→ Exercise objective
Give back the line where "Considering what is" appears and all the lines after it until the listing ends, unchanged and with nothing else.

→ Records supplied
** begin **

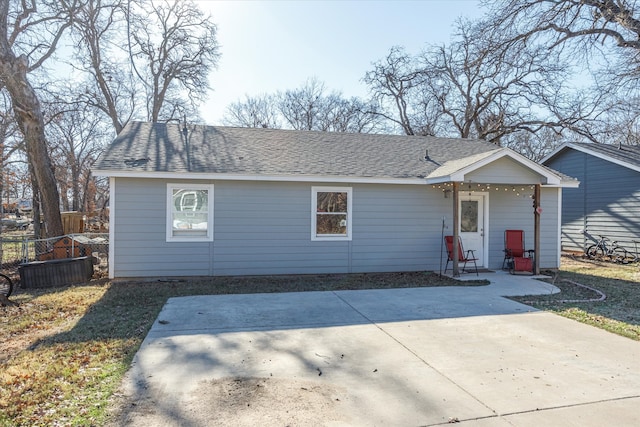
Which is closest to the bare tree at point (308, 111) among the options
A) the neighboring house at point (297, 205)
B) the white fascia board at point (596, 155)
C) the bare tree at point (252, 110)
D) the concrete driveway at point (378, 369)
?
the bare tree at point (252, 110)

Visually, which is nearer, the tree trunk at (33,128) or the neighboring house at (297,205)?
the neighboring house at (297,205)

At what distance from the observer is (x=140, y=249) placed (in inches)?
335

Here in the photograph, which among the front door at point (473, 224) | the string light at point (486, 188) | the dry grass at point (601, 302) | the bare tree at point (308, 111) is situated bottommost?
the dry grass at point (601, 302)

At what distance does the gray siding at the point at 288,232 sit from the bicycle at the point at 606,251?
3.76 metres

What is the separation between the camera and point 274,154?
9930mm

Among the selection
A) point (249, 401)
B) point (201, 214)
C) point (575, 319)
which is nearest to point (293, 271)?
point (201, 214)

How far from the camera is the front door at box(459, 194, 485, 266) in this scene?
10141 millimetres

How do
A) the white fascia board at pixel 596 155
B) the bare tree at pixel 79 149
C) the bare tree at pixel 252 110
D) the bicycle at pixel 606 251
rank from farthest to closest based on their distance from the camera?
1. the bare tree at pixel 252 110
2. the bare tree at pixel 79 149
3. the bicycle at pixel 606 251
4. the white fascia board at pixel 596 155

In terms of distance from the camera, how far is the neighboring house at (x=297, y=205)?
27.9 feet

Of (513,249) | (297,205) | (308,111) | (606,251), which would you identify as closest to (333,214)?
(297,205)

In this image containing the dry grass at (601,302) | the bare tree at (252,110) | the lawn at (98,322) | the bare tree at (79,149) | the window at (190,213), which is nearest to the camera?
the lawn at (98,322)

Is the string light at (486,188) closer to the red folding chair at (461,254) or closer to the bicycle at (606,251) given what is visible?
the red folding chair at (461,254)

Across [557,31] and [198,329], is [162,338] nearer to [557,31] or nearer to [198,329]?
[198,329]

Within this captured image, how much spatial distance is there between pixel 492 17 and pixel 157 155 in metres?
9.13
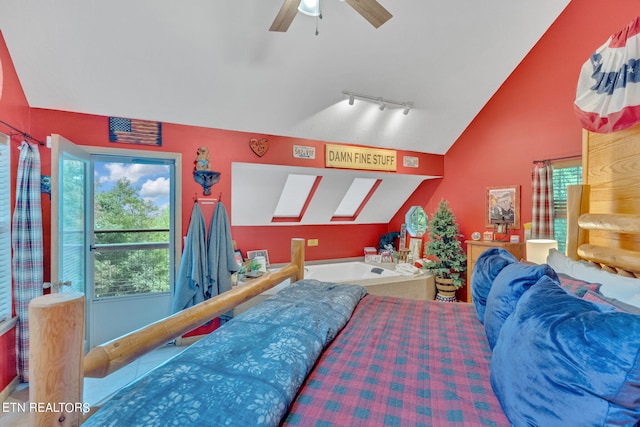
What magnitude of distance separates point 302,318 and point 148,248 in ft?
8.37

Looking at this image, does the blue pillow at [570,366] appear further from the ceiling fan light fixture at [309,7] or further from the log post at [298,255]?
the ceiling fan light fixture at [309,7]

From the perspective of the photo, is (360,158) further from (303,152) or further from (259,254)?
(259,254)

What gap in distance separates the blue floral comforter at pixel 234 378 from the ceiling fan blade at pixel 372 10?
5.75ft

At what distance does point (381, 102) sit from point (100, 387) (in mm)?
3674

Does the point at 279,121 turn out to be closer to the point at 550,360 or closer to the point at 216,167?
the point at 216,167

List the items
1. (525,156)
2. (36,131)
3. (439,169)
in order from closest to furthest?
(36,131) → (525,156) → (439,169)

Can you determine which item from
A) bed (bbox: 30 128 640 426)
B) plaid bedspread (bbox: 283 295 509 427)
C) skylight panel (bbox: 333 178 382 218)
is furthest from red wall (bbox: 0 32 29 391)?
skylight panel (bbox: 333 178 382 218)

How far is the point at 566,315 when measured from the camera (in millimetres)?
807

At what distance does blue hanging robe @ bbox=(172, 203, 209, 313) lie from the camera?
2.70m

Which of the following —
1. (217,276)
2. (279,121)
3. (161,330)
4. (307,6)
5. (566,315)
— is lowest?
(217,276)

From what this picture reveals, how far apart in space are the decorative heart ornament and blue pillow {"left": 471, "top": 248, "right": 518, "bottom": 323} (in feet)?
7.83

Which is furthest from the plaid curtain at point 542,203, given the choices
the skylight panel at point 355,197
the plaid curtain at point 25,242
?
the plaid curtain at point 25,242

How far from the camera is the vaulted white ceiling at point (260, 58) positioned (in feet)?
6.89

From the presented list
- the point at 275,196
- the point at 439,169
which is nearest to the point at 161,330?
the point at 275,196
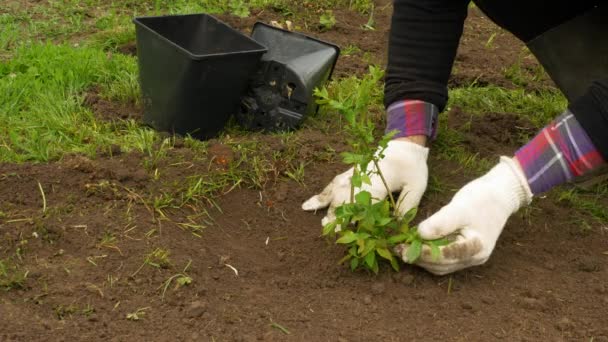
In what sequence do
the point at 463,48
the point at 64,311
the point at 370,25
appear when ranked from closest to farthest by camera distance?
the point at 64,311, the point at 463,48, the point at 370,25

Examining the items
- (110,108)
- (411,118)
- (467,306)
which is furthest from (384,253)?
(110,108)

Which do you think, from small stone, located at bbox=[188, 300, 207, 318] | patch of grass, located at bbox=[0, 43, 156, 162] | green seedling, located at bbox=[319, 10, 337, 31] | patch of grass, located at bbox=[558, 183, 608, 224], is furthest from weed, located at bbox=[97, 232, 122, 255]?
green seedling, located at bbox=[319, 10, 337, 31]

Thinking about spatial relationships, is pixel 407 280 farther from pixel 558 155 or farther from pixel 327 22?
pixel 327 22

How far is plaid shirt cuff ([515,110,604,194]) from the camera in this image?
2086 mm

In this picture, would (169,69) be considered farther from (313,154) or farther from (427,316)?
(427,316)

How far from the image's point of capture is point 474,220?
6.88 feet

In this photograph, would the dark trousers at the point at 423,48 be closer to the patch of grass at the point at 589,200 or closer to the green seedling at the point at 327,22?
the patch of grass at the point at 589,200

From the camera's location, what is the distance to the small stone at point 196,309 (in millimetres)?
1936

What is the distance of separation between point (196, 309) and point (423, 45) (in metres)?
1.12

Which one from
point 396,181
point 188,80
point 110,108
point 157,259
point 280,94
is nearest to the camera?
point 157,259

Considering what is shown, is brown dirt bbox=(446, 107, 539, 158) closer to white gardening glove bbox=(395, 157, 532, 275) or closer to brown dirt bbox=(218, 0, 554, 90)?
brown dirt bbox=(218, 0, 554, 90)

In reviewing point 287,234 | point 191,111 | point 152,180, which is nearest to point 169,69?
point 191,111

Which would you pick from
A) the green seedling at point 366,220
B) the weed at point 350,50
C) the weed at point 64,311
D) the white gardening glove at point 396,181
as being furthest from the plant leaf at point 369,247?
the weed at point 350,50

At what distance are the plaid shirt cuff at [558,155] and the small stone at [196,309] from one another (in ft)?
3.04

** end **

→ Reply
Considering what is shown, is brown dirt bbox=(446, 107, 539, 158) closer to white gardening glove bbox=(395, 157, 532, 275) or closer to brown dirt bbox=(218, 0, 554, 90)?
brown dirt bbox=(218, 0, 554, 90)

In reviewing point 287,234 | point 191,111 | point 152,180, which is nearest to point 169,69?
point 191,111

Which would you pick from
A) the green seedling at point 366,220
B) the weed at point 350,50
C) the weed at point 64,311
D) the white gardening glove at point 396,181
as being furthest from the plant leaf at point 369,247?
the weed at point 350,50

At what distance are the plaid shirt cuff at [558,155] and the small stone at [196,309] from one another (in ft)?
3.04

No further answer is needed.